In a press release issued on Tuesday, the Commission argued that Russia’s conduct of “its destructive foreign policy and military aggression towards Ukraine”… “is incompatible with a trustful relationship and runs counter to the spirit of partnership on which Visa Facilitation Agreements are based”.

It further pointed out that the EU needs to do what it can to protect its essential security interests.

The Visa Facilitation Agreement reduces the difficulty of applying for a short-stay Schengen visa. With its suspension, Russian citizens will no longer enjoy privileged access to the EU and face a lengthier, more expensive and more difficult visa application process, according to the Commission

In practice, Russian applicants will face:

  • A higher visa fee: The visa fee will increase from €35 to €80 for all applicants.
  • Increased processing time: The standard deadline for consulates to take a decision on visa applications will increase from 10 to 15 days. This period may be extended up to a maximum of 45 days in individual cases, when further scrutiny of the application is needed.
  • More restrictive rules on multiple-entry visas: Applicants will no longer have easy access to visas valid for multiple entries to the Schengen area.
  • A longer list of supporting documents: Applicants will have to submit the full list of documentary evidence when applying for a visa. They will no longer benefit from the simplified list included in the Visa Facilitation Agreement.
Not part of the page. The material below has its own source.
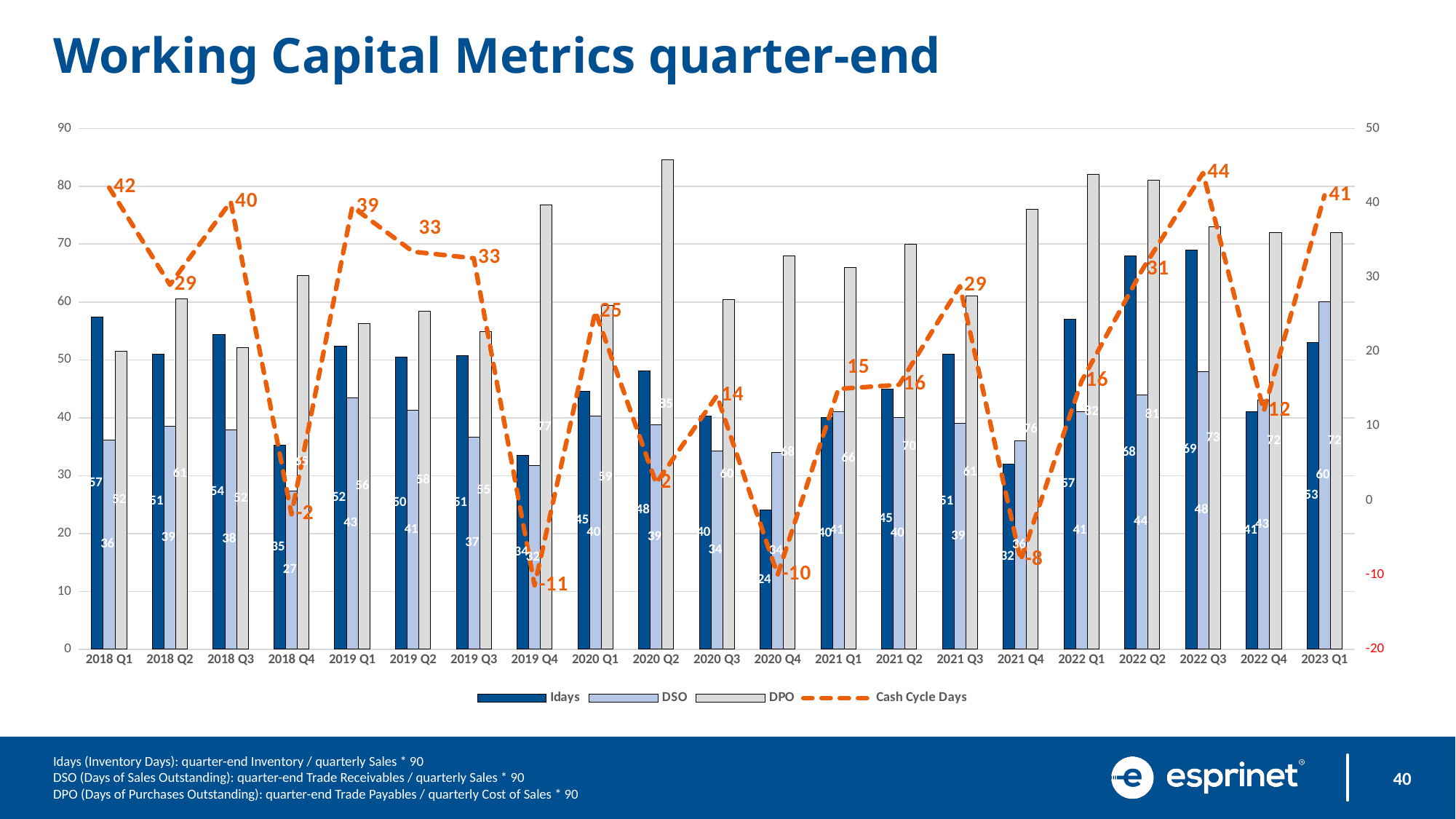
How many quarters are shown on the x axis? 21 Is the DPO value for 2019 Q4 greater or less than 70? greater Which is larger in 2018 Q1, Idays or DSO? Idays What kind of chart is shown on the slide? Combination bar and line chart Which series is plotted as a dashed line? Cash Cycle Days What is the Cash Cycle Days value for 2023 Q1? 41 In which quarter is Cash Cycle Days highest? 2022 Q3 How many series does the legend list? 4 What is the Idays value for 2020 Q4? 24 What is the DPO value for 2020 Q2? 85 What is the difference between Cash Cycle Days in 2022 Q3 and 2022 Q4? 32 In which quarter is Cash Cycle Days lowest? 2019 Q4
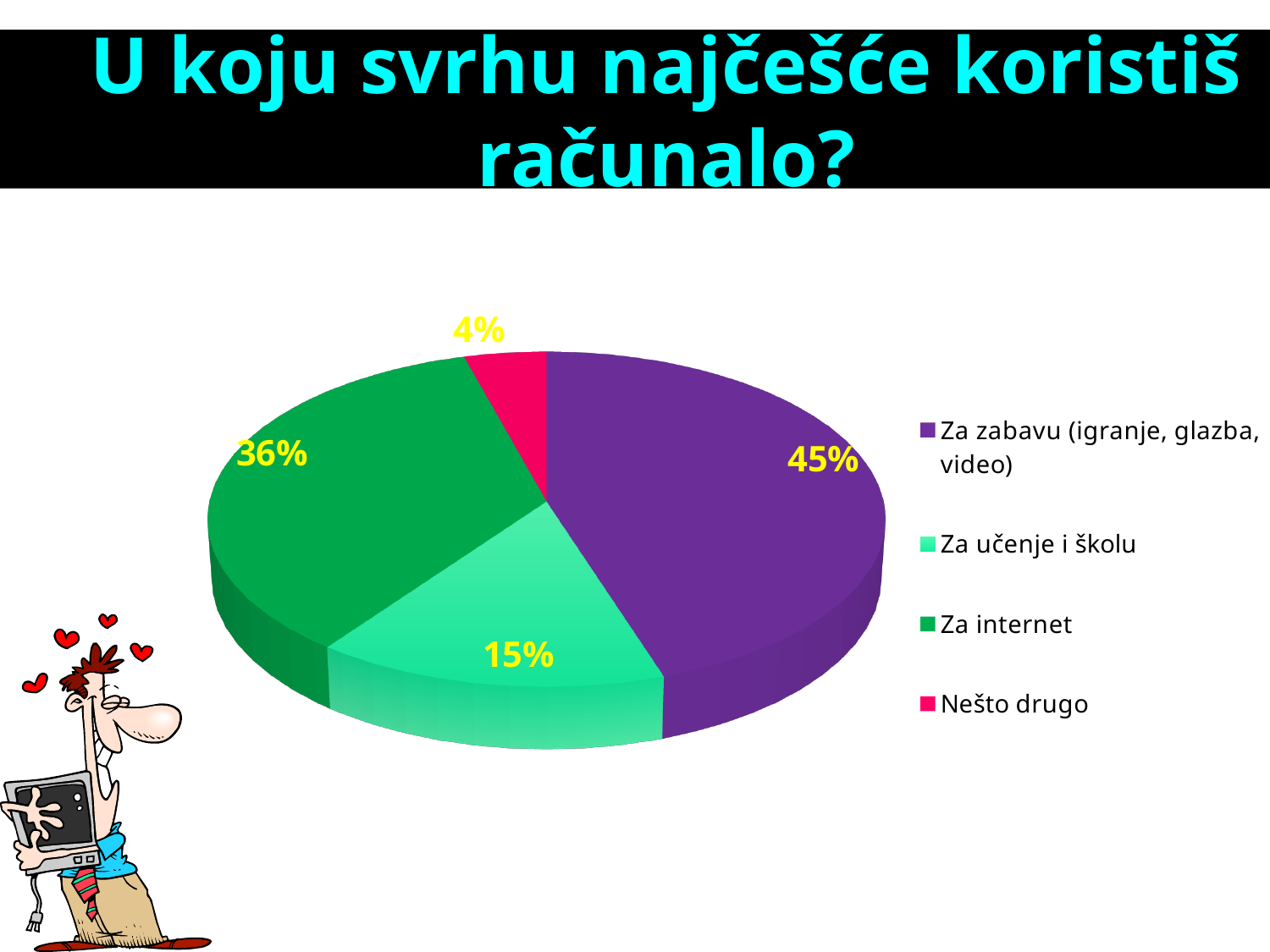
What kind of chart is shown on the slide? Pie chart What is the value shown for "Za učenje i školu"? 15% Which is larger, the slice for "Za internet" or the slice for "Za učenje i školu"? Za internet Which category has the smallest slice of the pie? Nešto drugo What colour is the slice for "Nešto drugo"? Pink What is the value shown for "Za internet"? 36% What is the title of the slide containing the chart? U koju svrhu najčešće koristiš računalo? What is the difference in percentage points between "Za zabavu (igranje, glazba, video)" and "Za internet"? 9% What share of the pie does "Za zabavu (igranje, glazba, video)" represent? 45% What is the value shown for "Nešto drugo"? 4% Which category has the largest slice of the pie? Za zabavu (igranje, glazba, video) How many categories does the pie chart show? 4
“Russian citizens should not have easy access to the EU,” the Commission said. “To be a tourist in the EU is not a fundamental right. Visa facilitation is a token of trust, which Russia’s war of aggression has completely shattered. There can be no business as usual with Russia.”

However, the Commission also stresses that the EU “will remain open to family members of EU citizens, journalists, dissidents and civil society representatives”.

The proposal is now sent before the Council for its final approval and adoption.

In a separate move, the Commission also proposed to no longer recognise Russian passport issued in occupied areas of Ukraine. This requires both Council and Parliamentary approval before coming into force.